By Thomas A. Mason, M.D./ Chief Medical Officer
The health ecosystem is comprised of many different inputs that impact health decision making: social, diet and exercise, environmental factors, the economy and the health care system. Within the health care system, which accounts for just 10 percent of health determinants, there are many important contributors from primary care physicians and surgeons, to nursing homes, behavioral health professionals, home health care organizations, public health departments, emergency medical services, social services, and many others.
All of these providers work every day to ensure a comprehensive and inclusive approach to individual and community health. However, some providers are not eligible for incentives under the Medicare and Medicaid EHR Incentive Programs, so they haven’t received any funds to promote EHR adoption. Nonetheless, it is important they receive support to ensure the health information they gather flows seamlessly for better individual health decision making.
We announced the names of ten (10) community programs that will support care providers who aren’t able to receive incentive payments under the Medicare and Medicaid Electronic Health Record Incentive Programs. These programs will collaborate with others in their communities to securely share and use electronic health data with providers and individuals across the health ecosystem. These important investments should help with the flow of health information to individuals no matter the care setting in which they receive care. These awards will also foster an interoperable learning health system—truly linking the traditional health care system with community and social support— resulting in healthier people and communities.
The ten programs are:
- AltaMed Health Services Corporation
- Community Health Center Network, Inc.
- Georgia Health Information Network
- National Healthy Start Association
- Nevada Department of Health and Human Services (DHSS)
- Peninsula Community Health Services
- Rhode Island Quality Institute
- The Board of Regents of the University of Wisconsin System
- Utah Department of Health
- Washtenaw County-Community Support and Treatment Services
The overarching goal is for these community programs to complement the more than $38 million in awards that were recently announced to improve care coordination and health information exchange and interoperability. All of these programs will continue to support the framework created by the Office of the National Coordinator in the draft Interoperability Roadmap.
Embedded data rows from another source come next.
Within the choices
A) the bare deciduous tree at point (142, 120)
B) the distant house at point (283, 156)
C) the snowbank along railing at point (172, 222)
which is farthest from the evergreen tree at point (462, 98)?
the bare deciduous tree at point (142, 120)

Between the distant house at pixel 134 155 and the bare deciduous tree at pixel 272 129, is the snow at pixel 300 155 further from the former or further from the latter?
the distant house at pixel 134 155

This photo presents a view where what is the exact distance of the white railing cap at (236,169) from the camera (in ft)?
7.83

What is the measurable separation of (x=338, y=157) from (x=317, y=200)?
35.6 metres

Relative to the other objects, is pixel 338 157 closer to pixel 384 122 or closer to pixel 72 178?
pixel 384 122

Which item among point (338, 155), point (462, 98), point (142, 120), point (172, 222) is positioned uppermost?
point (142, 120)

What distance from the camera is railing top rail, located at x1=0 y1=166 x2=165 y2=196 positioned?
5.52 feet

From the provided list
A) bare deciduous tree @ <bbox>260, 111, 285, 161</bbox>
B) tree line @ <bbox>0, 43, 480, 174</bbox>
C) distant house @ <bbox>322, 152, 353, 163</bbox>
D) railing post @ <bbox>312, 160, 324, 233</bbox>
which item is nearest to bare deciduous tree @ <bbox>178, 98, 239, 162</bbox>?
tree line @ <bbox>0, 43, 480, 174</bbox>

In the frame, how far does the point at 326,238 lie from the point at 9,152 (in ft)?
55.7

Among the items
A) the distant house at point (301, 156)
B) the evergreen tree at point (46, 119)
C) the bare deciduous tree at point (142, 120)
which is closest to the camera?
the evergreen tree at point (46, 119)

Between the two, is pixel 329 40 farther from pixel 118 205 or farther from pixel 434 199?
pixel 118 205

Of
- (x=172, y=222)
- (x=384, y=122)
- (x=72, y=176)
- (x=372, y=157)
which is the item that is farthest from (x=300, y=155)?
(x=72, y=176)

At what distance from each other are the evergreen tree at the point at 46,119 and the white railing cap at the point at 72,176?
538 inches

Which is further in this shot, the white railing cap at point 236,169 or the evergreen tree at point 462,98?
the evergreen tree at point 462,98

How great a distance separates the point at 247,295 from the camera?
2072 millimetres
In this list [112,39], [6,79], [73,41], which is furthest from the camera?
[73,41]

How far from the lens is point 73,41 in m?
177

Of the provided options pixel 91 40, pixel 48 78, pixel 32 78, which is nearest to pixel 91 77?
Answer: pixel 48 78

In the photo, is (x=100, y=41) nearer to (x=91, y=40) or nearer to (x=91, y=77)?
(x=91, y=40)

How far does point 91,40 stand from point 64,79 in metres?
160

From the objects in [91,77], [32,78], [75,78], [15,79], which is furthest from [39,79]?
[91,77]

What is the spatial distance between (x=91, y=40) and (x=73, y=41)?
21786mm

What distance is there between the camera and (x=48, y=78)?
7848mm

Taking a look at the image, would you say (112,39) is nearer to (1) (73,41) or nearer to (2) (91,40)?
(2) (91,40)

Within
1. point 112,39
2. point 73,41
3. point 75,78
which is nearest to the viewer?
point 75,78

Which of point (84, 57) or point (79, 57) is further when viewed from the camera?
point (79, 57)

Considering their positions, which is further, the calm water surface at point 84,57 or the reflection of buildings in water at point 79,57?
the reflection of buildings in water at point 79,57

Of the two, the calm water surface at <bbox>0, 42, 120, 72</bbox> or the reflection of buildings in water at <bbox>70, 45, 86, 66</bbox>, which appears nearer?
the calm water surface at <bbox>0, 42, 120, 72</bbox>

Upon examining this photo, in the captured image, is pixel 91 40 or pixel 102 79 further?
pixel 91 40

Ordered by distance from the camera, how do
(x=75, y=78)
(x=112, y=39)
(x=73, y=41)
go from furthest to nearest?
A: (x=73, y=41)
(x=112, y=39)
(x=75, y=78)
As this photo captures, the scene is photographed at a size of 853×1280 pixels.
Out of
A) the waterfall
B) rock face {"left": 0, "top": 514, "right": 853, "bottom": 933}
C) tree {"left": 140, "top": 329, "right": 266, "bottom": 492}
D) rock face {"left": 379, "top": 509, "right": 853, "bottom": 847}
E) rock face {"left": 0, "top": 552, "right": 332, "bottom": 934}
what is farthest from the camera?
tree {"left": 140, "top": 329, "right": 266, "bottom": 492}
This new investment will help increase adoption and use of electronic health information in a manner that is appropriate, standardized, secure, timely, and reliable for both senders and receivers.
It will be through these innovative community projects that awardees will collaborate with providers who are not receiving Medicare and Medicaid EHR Incentive Program funds. These efforts will support the goals of a nationwide learning health system where data is harmonized across organizations and available to the right people at the right time and in the right place to create healthy individuals and communities.